Лакей в дверях доложил:
— Поручик Михаил Юрьевич Лермонтов!
Взгляды ожидающе обратились к дверям.
Он вошёл улыбающийся и бестревожный, такой, каким его привыкли здесь видеть всегда. Чёрный армейский сюртук не был застёгнут доверху, кавказский, до сих пор не отошедший загар оттенял белоснежность белья. Улыбка была на губах; как всегда, улыбались глаза. Не было только одного — он не был оживлённым, и это сразу заметили все.
За столом, как и прежде, ему принадлежали лучшие в этот вечер остроты и каламбуры, на нём было сосредоточено внимание всех, но…

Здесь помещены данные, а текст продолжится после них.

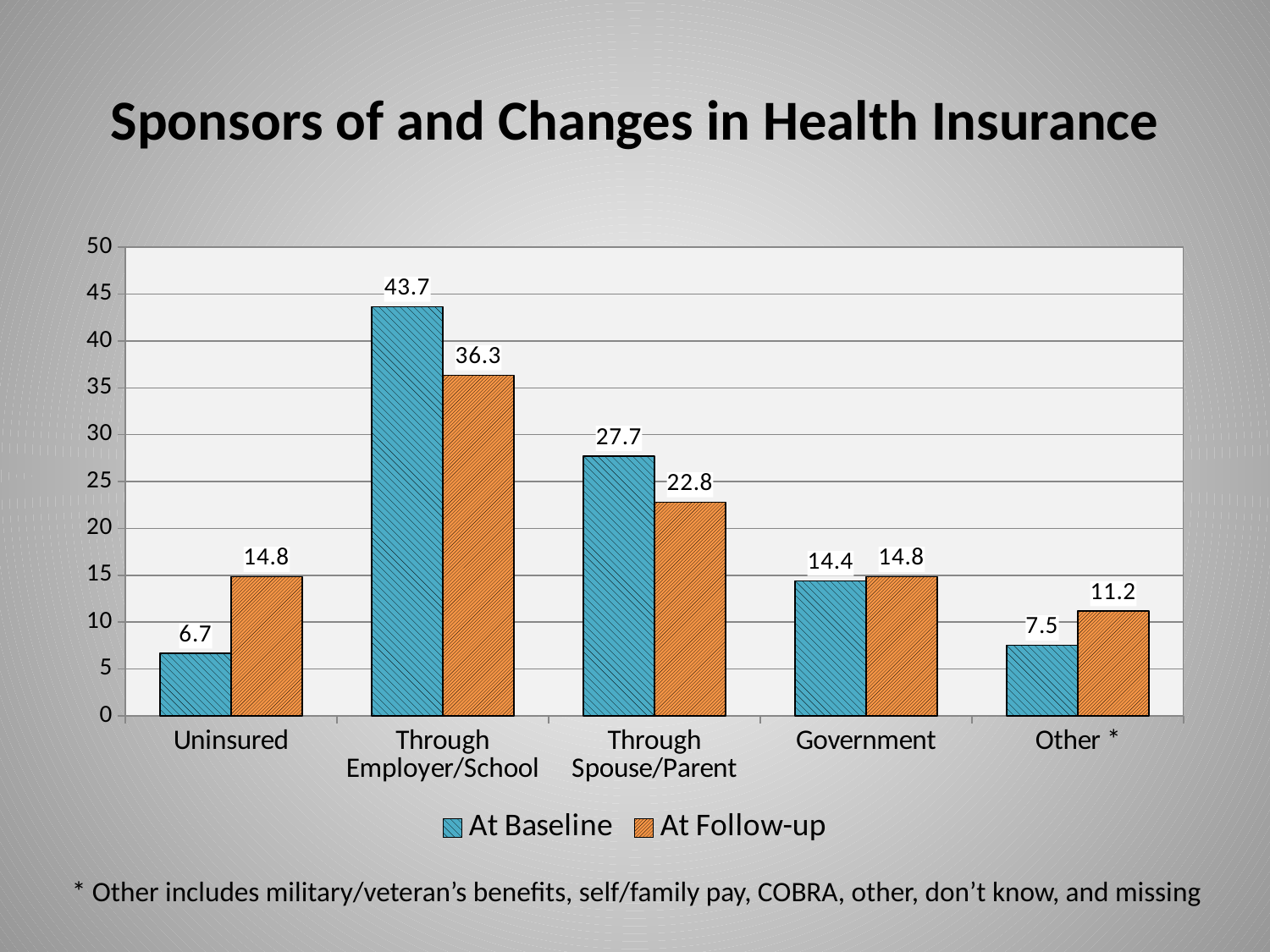
What kind of chart is shown on the slide? Bar chart Which category has the highest At Baseline value? Through Employer/School Is the At Follow-up value for Through Employer/School greater or less than 35? greater How many series does the legend list? 2 What is the title of the chart? Sponsors of and Changes in Health Insurance What is the At Baseline value for Uninsured? 6.7 How many categories are shown on the x axis? 5 Which category has the lowest At Follow-up value? Other * Which is larger for Uninsured: the At Baseline value or the At Follow-up value? At Follow-up What is the difference between the At Baseline and At Follow-up values for Through Spouse/Parent? 4.9 What is the At Follow-up value for Through Employer/School? 36.3 What is the At Baseline value for Government? 14.4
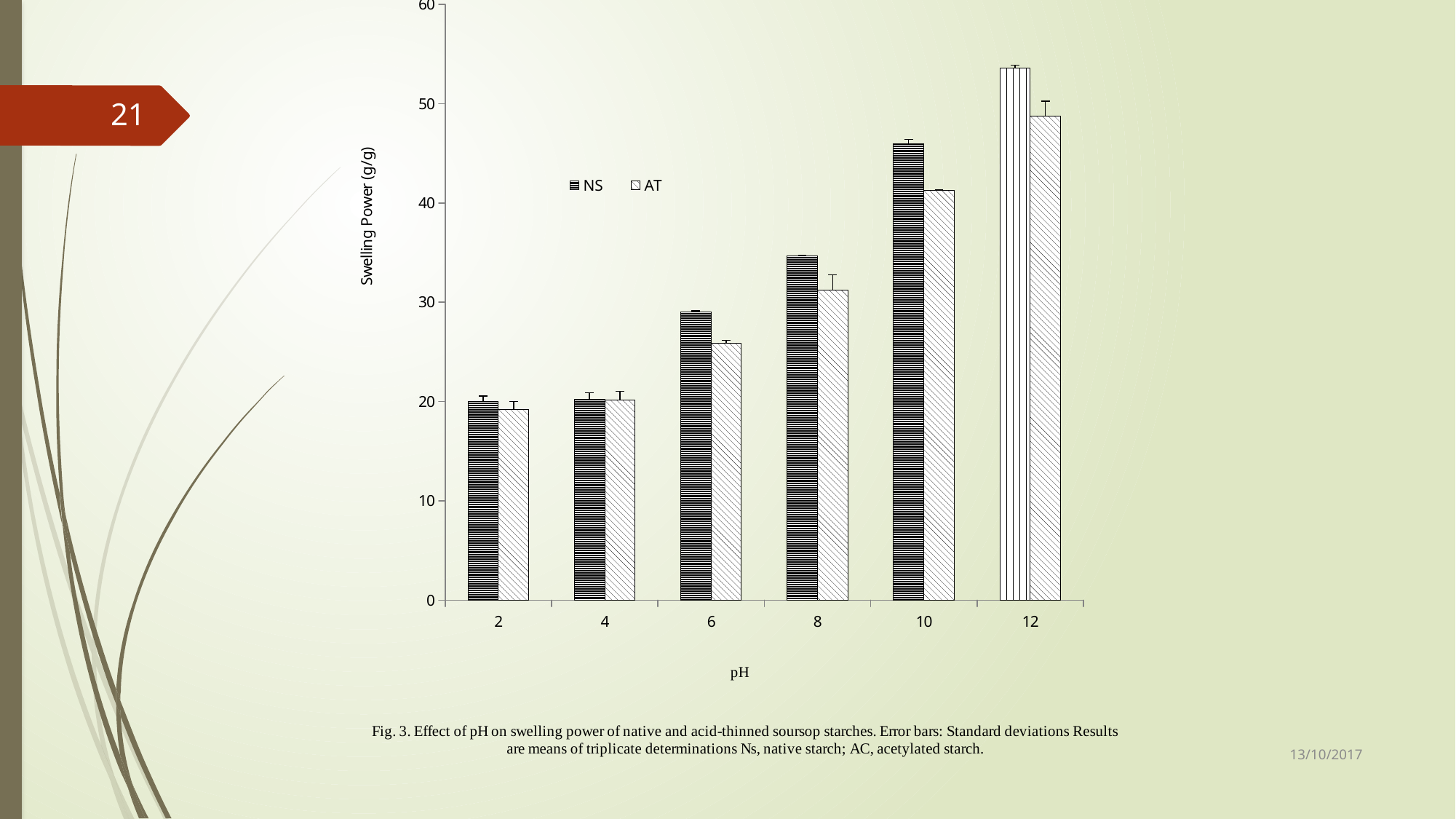
How many series does the legend list? 2 Is the AT value at pH 12 greater or less than 50? less Is the NS value at pH 10 greater or less than 40? greater At pH 8, which series has the larger swelling power, NS or AT? NS At which pH is the NS swelling power highest? 12 At pH 10, which series has the larger swelling power, NS or AT? NS How many pH categories are plotted on the x axis? 6 Is the NS value at pH 12 greater or less than 50? greater What is the label of the y axis? Swelling Power (g/g) Do the NS swelling power values rise or fall as pH increases from 2 to 12? rise What kind of chart is shown on the slide? bar chart At which pH is the AT swelling power highest? 12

Он шёл сюда проститься; здесь его ждали друзья, по крайней мере большинство из присутствующих считало себя таковыми; здесь его любят и ценят — он знал, или нет, не знал, а так хотелось думать; в памяти были розовые сумерки прошлогодней весны, тучки над Летним садом и тихая бестревожная грусть на сердце. Всё как и в прошлом году, только вот этого беспокойства, этой беспричинной тревоги не было тогда. А она мешала, мешала даже грустить, делала неживыми, мёртвенными, искусственными и весёлость и беззаботность. Это заметили. Он почувствовал холодок даже во внимании, с которым обращались к нему. Мысль, ставшая за последнее время привычной, вытеснила всё остальное.
«Я — один, совсем один. Никому до меня нет никакого дела. Одному жить нельзя. Надо умереть. И пора». Как из-под ареста, встал из-за стола. Пирожными обносили в гостиной. Тотчас же вслед за хозяйкой перешёл туда. В гостиной образовались кружки, общий за столом разговор распадался, его разносили по углам. Около Наталии Николаевны Пушкиной место было свободно. Раньше чем кто-либо попытался завладеть им, не колеблясь и поспешно подошёл к ней.